Where I live in Michigan, sunrise this time of year is about 8:10 AM, while sunset is around 5:20 PM. Centered on the winter solstice, a graph of sunrise and sunset through the year looks like this (sans Daylight Savings Time):
A close look suggests a couple oddities. First, even though Earth's orbit is more or less circular (eccentricity 0.017), the curves don't look quite like sine waves; the sunset curve looks flattened on the right (winter and spring), while sunrise looks flattened on the left (summer and fall). Second, the earliest sunset seems to happen before the latest sunrise.

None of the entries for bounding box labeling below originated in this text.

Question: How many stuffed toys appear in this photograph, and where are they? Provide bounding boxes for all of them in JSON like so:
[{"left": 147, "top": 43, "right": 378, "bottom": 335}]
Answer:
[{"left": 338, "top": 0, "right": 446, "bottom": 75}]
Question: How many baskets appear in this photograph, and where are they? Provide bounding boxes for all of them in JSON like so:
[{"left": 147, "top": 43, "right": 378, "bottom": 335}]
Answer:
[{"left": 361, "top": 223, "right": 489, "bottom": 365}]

Let's check:
Sure enough, the latest sunrise is more than three weeks after the earliest sunset, and neither falls on the winter solstice.

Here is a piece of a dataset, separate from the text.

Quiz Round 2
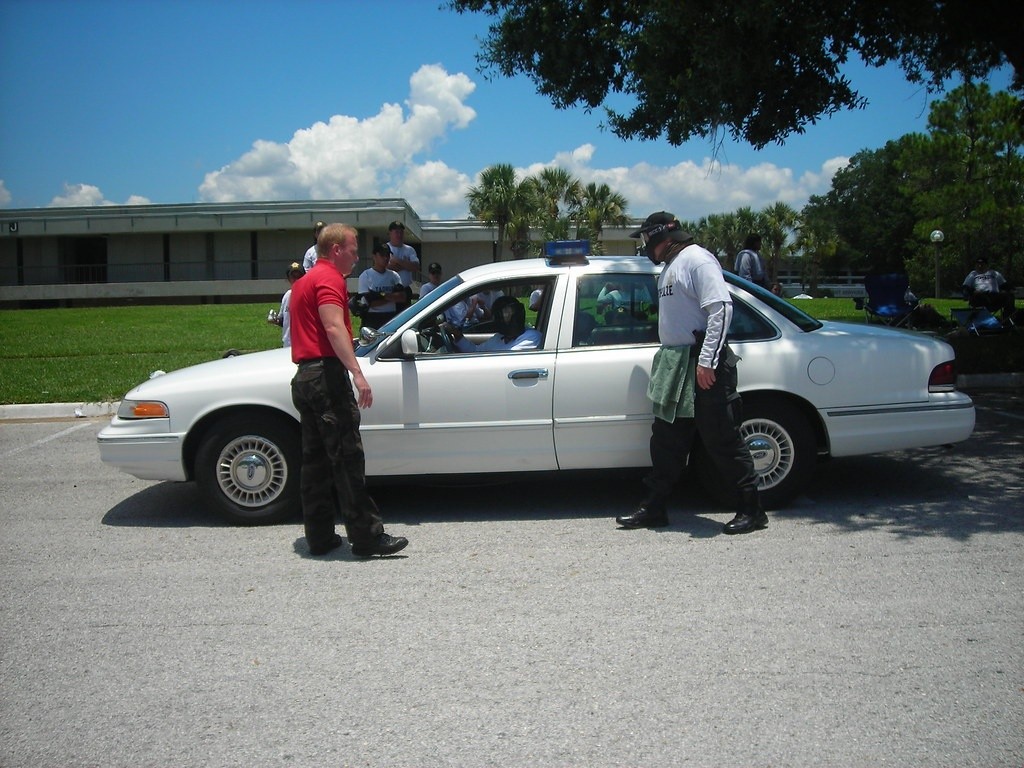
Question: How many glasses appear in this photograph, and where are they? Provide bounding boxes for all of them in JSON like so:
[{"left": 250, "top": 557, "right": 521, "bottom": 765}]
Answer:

This asynchrony is due to the rotation of the solar terminus. Even though days are getting shorter as Earth's axis tilts away from the sun, at its furthest extreme the day-to-day change in hours of daylight is small. At some point (December 9th), sunset time is impacted less by Earth's tilt than by the solar terminus moving away from us, so sunset gets later even though we haven't reached the winter solstice.

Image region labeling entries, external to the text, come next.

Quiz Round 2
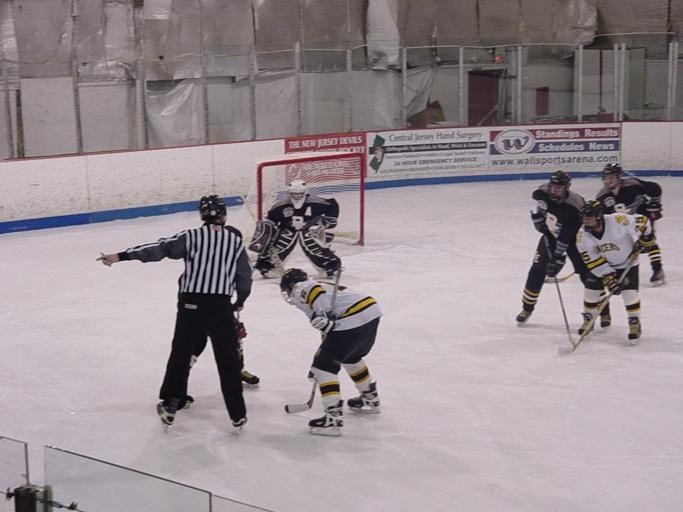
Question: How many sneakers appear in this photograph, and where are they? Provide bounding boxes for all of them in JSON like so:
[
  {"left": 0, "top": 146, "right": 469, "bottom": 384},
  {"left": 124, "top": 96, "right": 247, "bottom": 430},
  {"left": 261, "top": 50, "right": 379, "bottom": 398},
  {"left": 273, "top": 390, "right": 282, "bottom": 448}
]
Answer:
[
  {"left": 157, "top": 402, "right": 179, "bottom": 426},
  {"left": 240, "top": 369, "right": 259, "bottom": 384},
  {"left": 578, "top": 312, "right": 592, "bottom": 336},
  {"left": 347, "top": 391, "right": 381, "bottom": 407},
  {"left": 600, "top": 314, "right": 611, "bottom": 328},
  {"left": 650, "top": 269, "right": 664, "bottom": 283},
  {"left": 308, "top": 406, "right": 344, "bottom": 429},
  {"left": 232, "top": 416, "right": 248, "bottom": 430},
  {"left": 516, "top": 309, "right": 532, "bottom": 322},
  {"left": 627, "top": 317, "right": 641, "bottom": 339}
]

The delay in latest sunrise is caused by the same phenomenon. Even though we've already passed the shortest day, hours of daylight is still changing so little from axial tilt that movement of the solar terminus dominates. Eventually (on January 3rd), the lengthening daylight caused by tipping back toward the sun overcomes spin of the solar terminus, and sunrise begins to get earlier again.
Though most of the year the rotation of the solar terminus has less influence than the changing tilt of the Earth, you can still see its impact in the skewed shapes of the curves. The sunset curve is pushed left, flattening it on the right, while the sunrise curve is pushed right, flattened on the left.